> **REQUIREMENTS**: Return the lines of the records starting at the line containing "this 204×137 image." and ending at the line containing "rusty metal tank [167, 1, 202, 135]", both included, reproduced exactly and with nothing else.

> **GIVEN RECORDS**:

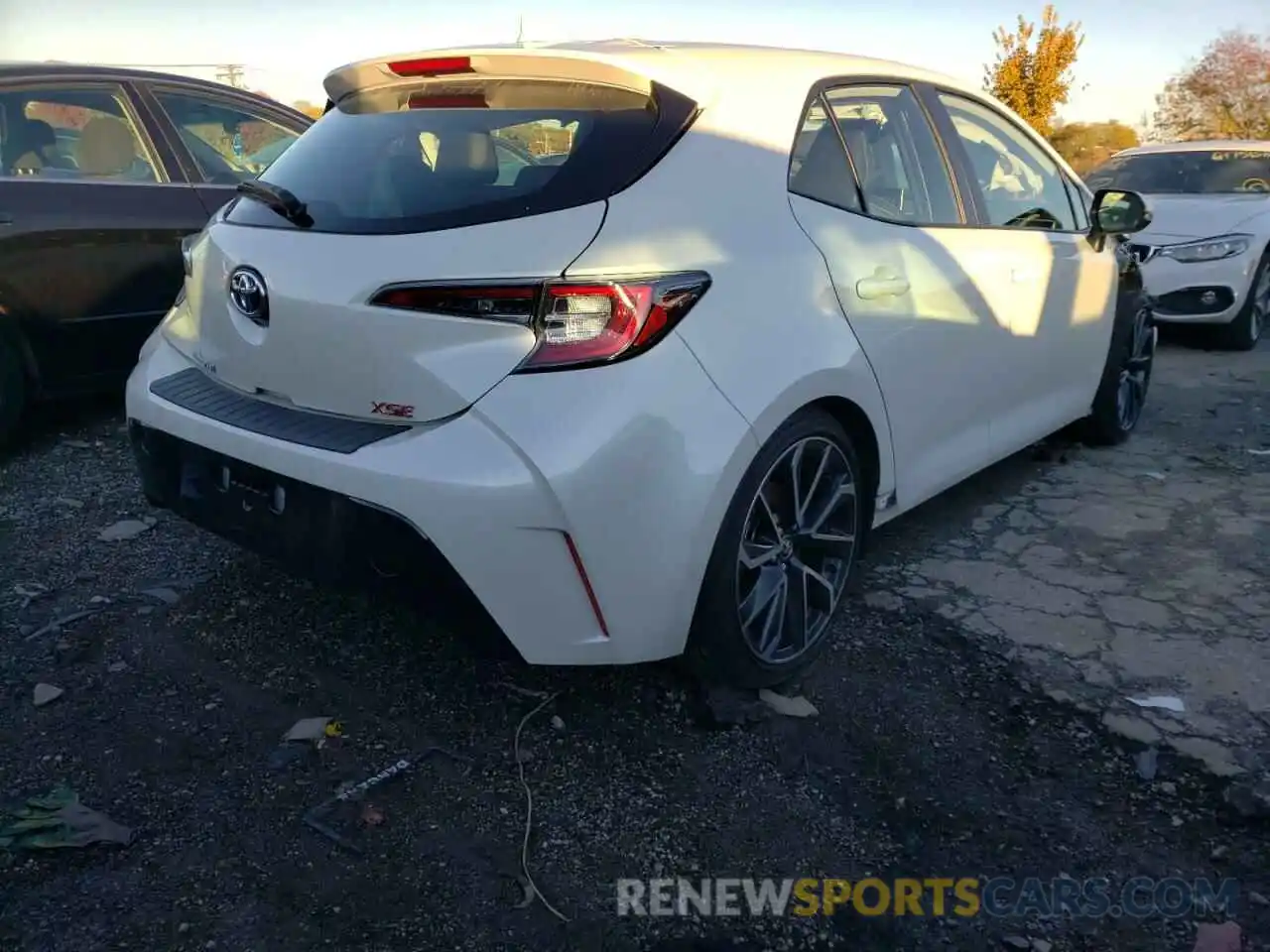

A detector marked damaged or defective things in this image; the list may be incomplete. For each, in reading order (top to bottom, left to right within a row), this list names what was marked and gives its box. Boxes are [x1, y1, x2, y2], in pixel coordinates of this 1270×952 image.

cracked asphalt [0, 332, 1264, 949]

--

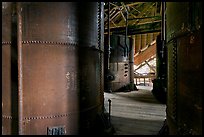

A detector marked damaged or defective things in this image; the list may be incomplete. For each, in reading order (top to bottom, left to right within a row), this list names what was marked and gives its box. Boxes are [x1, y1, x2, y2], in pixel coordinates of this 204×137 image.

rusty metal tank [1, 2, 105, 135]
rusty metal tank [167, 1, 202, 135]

...

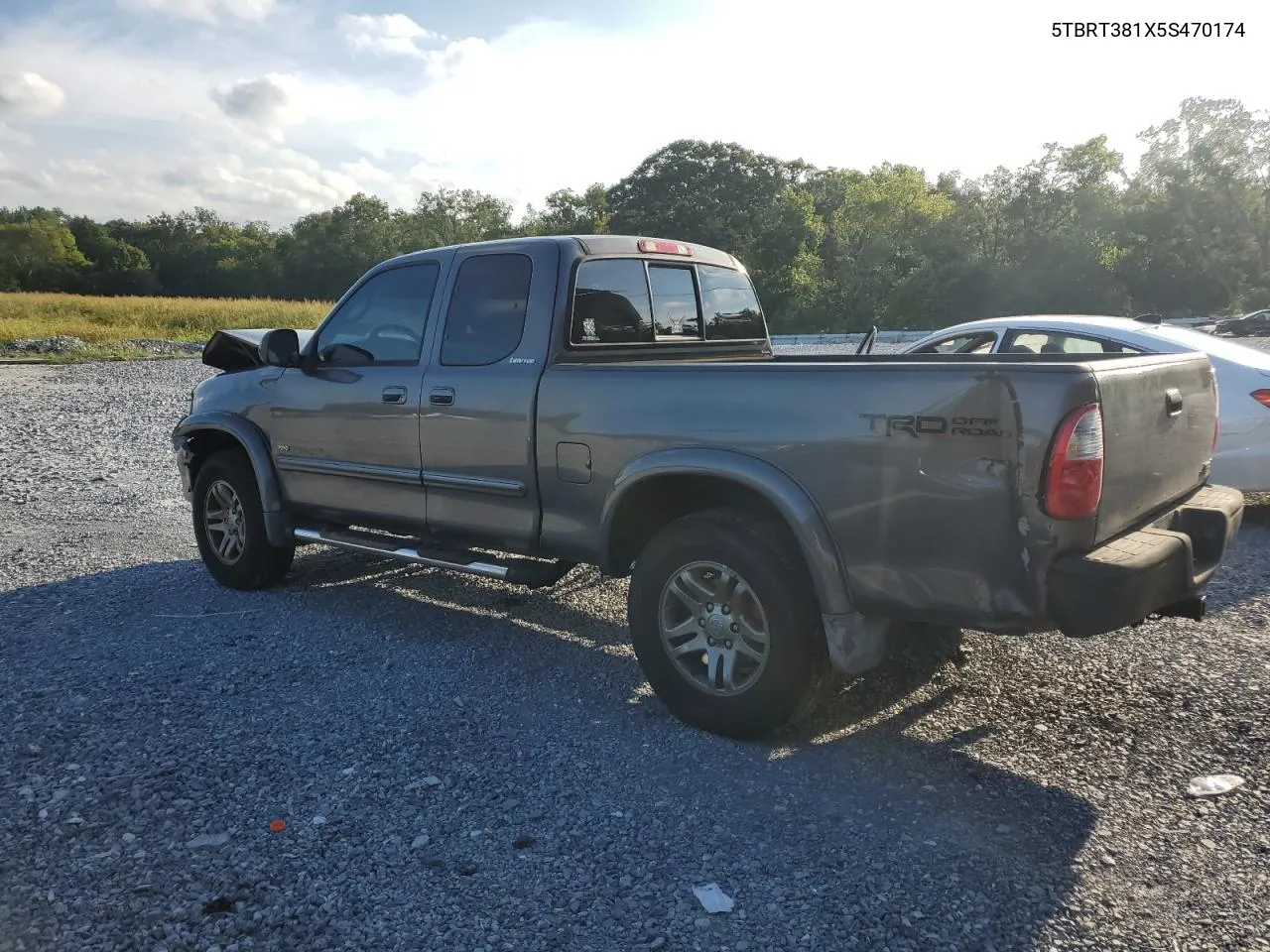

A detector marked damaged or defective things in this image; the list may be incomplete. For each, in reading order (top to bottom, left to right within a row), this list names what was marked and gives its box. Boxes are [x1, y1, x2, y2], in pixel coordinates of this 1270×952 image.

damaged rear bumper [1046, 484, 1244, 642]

> **RESPONSE TO THIS TASK**:
A detector marked damaged or defective things in this image; the list may be incomplete. For each, in reading order (top to bottom, left to right within a row), this list names what was marked and gives its box. Boxes are [x1, y1, x2, y2], in pixel coordinates of this 204×137 image.

rusty metal tank [1, 2, 105, 135]
rusty metal tank [167, 1, 202, 135]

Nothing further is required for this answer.